Upgrade from v0.43.2 to v0.56.0.1 on Docker with MySQL fails – /api/health stays 503

dwi.prawira · August 11, 2025, 2:59am

Hi,

I’m running Metabase in Docker with MySQL as the application database.
I recently tried upgrading from v0.43.2 straight to v0.56.0.1, but after startup, the service never becomes healthy.

What I did:

Stopped my v0.43.2 container (running fine).
Pulled the v0.56.0.1 image and started it using the same MySQL DB connection.
Watched the logs during startup.

What happens:
The migration log shows success for migrations/001_update_migrations.yaml, but afterwards, /api/health continuously returns 503. The log just repeats the health check errors every ~15 seconds.

Logs:

2025-08-11 02:27:06,387 INFO liquibase.changelog :: ChangeSet migrations/001_update_migrations.yaml::v50.2024-01-10T03:27:31::noahmoss ran successfully in 152ms
2025-08-11 02:27:12,461 ERROR middleware.log :: HEAD /api/health 503 0ms (0 DB calls) {:metabase-user-id nil}
2025-08-11 02:27:27,498 ERROR middleware.log :: HEAD /api/health 503 0ms (0 DB calls) {:metabase-user-id nil}
...

Environment:

Metabase version: v0.56.0.1 (upgraded from v0.43.2)
Deployment: Docker
Application database: MySQL
Host OS: Ubuntu 22.04

Other notes:

No other services are having issues with the MySQL database.
I haven’t tried intermediate versions yet — not sure if Metabase requires upgrading in steps for such a big version jump.

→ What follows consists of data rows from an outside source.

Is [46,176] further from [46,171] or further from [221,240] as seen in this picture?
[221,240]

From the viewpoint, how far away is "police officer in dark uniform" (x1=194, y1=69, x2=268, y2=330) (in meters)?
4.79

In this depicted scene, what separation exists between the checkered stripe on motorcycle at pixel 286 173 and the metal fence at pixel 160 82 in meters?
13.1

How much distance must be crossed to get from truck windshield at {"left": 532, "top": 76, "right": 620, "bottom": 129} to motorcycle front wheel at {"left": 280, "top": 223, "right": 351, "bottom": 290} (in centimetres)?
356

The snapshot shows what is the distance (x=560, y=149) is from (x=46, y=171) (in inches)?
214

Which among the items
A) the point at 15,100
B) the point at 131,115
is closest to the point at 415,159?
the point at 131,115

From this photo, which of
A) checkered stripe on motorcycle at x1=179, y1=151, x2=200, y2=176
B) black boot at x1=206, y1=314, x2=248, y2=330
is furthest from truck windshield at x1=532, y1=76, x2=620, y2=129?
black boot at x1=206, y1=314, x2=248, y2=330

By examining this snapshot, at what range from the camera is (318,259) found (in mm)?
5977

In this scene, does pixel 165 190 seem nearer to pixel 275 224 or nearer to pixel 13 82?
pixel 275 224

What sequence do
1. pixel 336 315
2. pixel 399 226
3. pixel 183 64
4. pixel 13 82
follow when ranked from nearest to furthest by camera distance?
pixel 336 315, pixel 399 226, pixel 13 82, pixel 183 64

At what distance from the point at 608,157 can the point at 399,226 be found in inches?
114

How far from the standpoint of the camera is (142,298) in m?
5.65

Has anyone run into this before? Should I try upgrading via intermediate releases (e.g., v0.50.x) or is this upgrade path supported?

Thanks!

dwhitemv · August 11, 2025, 3:42am

Are you sure the migrations finished? There's a particularly large one in there that can take a while to finish. The step after v50.2024-01-10T03:27:31 creates data_permissions and migrates data from the previous permissions table, which I believe can get quite large if you have a lot of Metabase objects.

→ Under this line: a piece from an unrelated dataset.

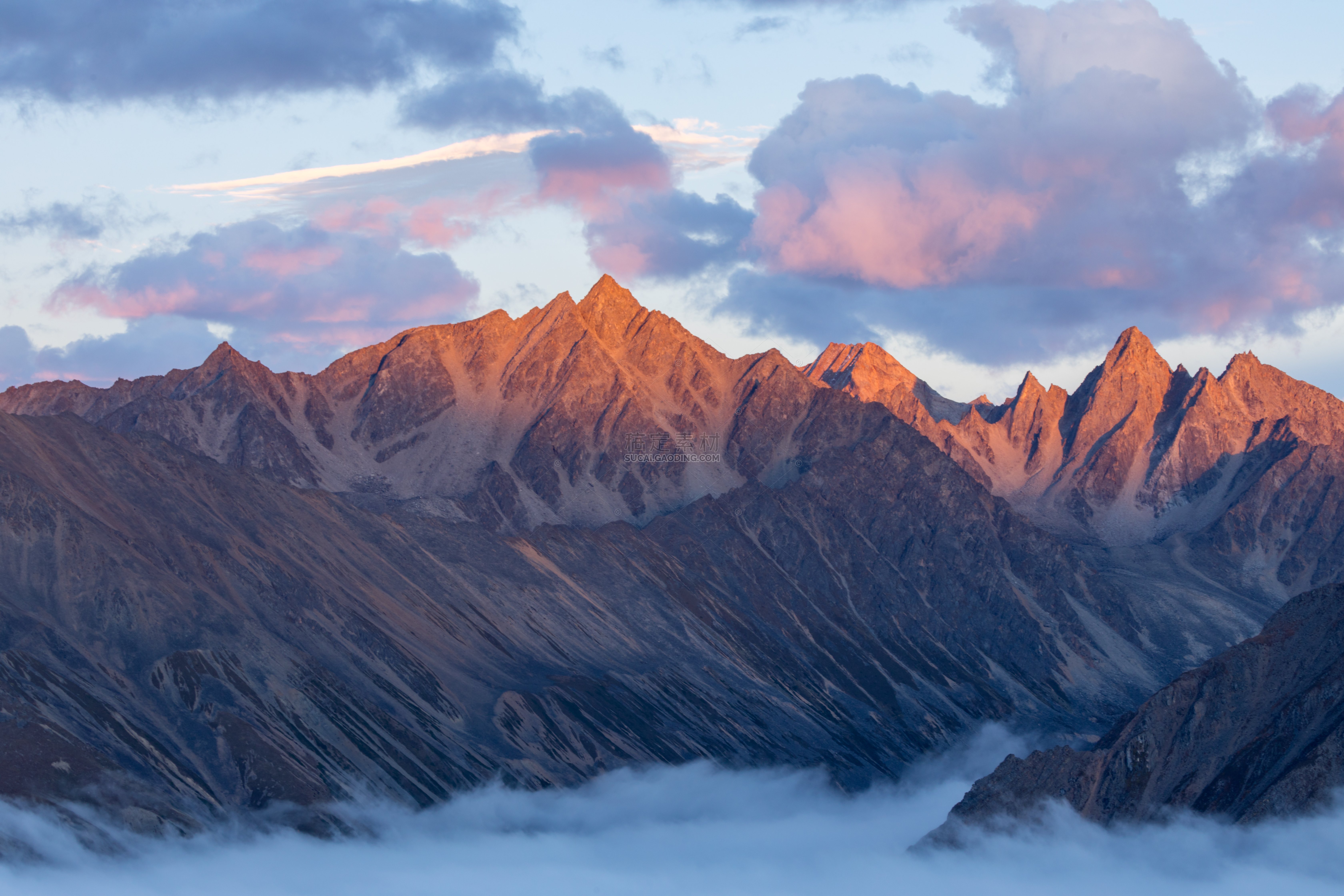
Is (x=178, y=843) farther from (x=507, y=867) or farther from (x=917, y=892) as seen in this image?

Usually there's an accompanying log message if you try to hit Metabase while startup is still running, don't know if that applies to the health check or not. Make sure the container doesn't try to auto-heal itself (i.e. terminate & restart) during the migration, otherwise it may never finish.

If you want to peek at what the migration is doing, log into the metabase database and look at the databasechangelog table, the most recent entry by orderexecuted marked EXECUTED is what's been done so far. The 'vXX' in the id field is the Metabase version the rule was written for. If things are still running you should be able to see them with the usual db monitoring tools, SHOW FULL PROCESSLIST for MySQL, etc.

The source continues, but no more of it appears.